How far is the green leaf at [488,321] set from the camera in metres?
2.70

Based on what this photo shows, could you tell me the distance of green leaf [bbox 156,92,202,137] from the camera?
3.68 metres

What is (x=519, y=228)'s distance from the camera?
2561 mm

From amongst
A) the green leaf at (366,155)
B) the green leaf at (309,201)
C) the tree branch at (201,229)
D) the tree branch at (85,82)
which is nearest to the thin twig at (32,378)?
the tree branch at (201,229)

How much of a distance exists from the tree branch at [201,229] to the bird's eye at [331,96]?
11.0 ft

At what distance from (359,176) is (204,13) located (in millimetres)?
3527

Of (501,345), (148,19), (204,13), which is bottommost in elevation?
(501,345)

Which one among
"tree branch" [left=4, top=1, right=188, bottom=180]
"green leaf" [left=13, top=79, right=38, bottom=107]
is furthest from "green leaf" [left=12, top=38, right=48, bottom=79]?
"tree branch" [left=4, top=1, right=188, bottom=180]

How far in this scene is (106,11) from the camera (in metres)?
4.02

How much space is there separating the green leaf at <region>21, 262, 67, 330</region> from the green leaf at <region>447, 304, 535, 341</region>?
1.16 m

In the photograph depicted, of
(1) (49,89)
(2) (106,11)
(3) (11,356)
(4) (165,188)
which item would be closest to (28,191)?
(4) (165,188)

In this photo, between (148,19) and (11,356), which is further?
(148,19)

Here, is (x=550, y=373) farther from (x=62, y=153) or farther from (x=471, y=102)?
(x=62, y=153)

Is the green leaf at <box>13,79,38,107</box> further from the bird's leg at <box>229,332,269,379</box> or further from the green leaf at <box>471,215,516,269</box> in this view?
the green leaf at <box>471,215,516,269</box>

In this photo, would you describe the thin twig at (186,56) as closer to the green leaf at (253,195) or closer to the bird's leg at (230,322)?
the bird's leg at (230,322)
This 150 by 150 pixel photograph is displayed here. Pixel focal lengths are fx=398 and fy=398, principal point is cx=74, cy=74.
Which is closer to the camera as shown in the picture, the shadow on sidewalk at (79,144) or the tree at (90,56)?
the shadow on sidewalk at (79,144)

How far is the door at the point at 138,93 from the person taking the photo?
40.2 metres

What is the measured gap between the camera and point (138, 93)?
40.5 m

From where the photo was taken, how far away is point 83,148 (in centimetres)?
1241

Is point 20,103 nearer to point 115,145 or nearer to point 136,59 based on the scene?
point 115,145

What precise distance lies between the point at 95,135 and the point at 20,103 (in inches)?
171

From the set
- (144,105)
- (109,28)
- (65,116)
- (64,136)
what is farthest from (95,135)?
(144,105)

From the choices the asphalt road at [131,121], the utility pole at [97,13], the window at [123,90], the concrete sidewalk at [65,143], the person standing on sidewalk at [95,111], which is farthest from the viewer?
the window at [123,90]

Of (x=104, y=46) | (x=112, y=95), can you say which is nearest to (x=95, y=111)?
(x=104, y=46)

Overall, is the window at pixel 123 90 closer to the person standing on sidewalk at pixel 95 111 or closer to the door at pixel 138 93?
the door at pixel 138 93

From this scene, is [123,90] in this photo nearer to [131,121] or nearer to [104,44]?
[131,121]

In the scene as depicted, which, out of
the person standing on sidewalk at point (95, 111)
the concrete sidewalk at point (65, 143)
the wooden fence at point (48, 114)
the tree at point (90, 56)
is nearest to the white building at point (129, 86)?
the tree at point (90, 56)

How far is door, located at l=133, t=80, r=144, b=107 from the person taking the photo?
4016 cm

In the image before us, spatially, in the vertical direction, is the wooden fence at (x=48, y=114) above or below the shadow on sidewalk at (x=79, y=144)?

= = = =

→ INSTRUCTIONS TO FOLLOW:
Please lay out the lines between the one holding "This 150 by" and the one holding "Which is closer", inclusive, as a Markdown table with the columns Row and Text. Number the rows in order and leave out any blank lines.

→ OUTPUT FOR THIS EXERCISE:
| Row | Text |
|---|---|
| 1 | This 150 by 150 pixel photograph is displayed here. Pixel focal lengths are fx=398 and fy=398, principal point is cx=74, cy=74. |
| 2 | Which is closer to the camera as shown in the picture, the shadow on sidewalk at (79,144) or the tree at (90,56)? |